Extract to read:

++++++++

Microsoft has issued a warning today about an unpatched issue with their DNS service. There's a mitigation which is pretty easy to do, I'd suggest you do it ASAP if you run a Windows-based DNS server. Unfortunately, the security guy at the Washington Post doesn't seem to understand the vulnerability, as he's reporting it as a problem with their web server, which is wholly inaccurate.
My security key arrived last night from PayPal/eBay. I've activated it, and it seems to work pretty well. They're in the early stages of deploying this, but for $5, my accounts are a lot more secure.
Their implementation requires you to login with your username and password, the way you do today, but then also requires you to push the button on the front of your keyfob and enter the six-digit code that appears there. The code changes every 30 seconds, so that even if someone does see your code, they have very little time to do something with it.
If you use PayPal or eBay much, I'd suggest ordering yourself a key as an extra layer of security on your accounts.
The Governator has signed a bill that'll force tech companies to warn consumers about securing their wireless routers. That's both good news and bad news. It's good that more people will be securing their personal information, but on the other hand, I've certainly piggy-backed off those clueless users when I've been somewhere and needed to check my e-mail.

++++++++

Data excerpt:

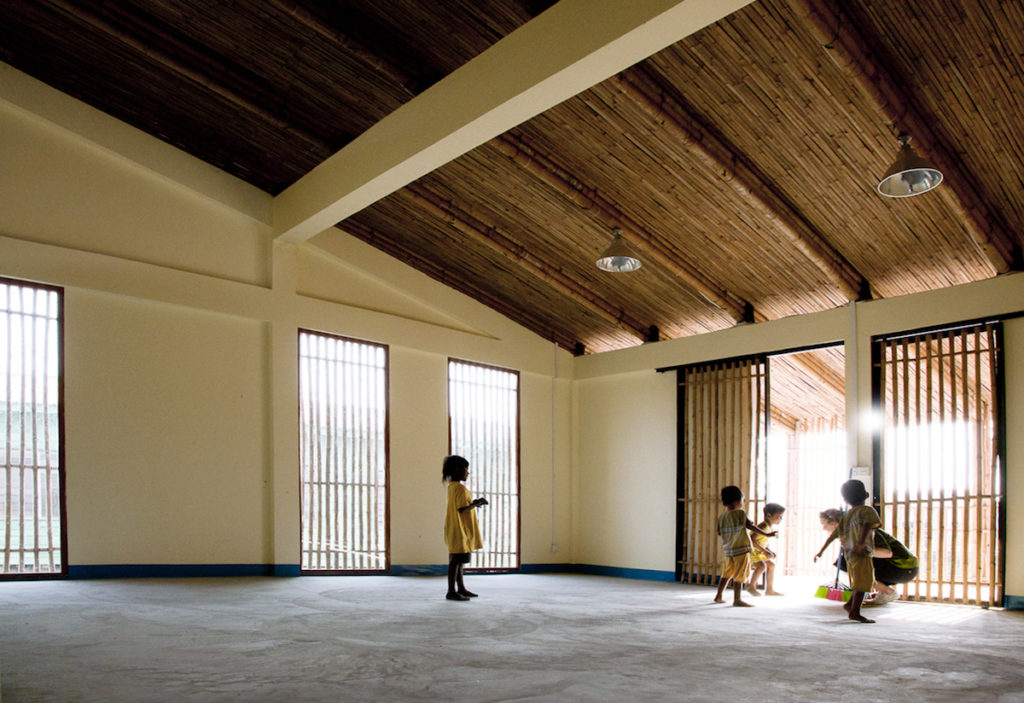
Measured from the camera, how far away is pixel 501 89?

++++++++

Written instruction:
Answer these questions from the security blog post above:
1. How much did the writer pay for the PayPal/eBay security key?
2. How often does the code on the keyfob change?
3. What does the bill signed by the Governator require tech companies to warn consumers about?

Solution to the problem:
1. $5
2. Every 30 seconds
3. Securing their wireless routers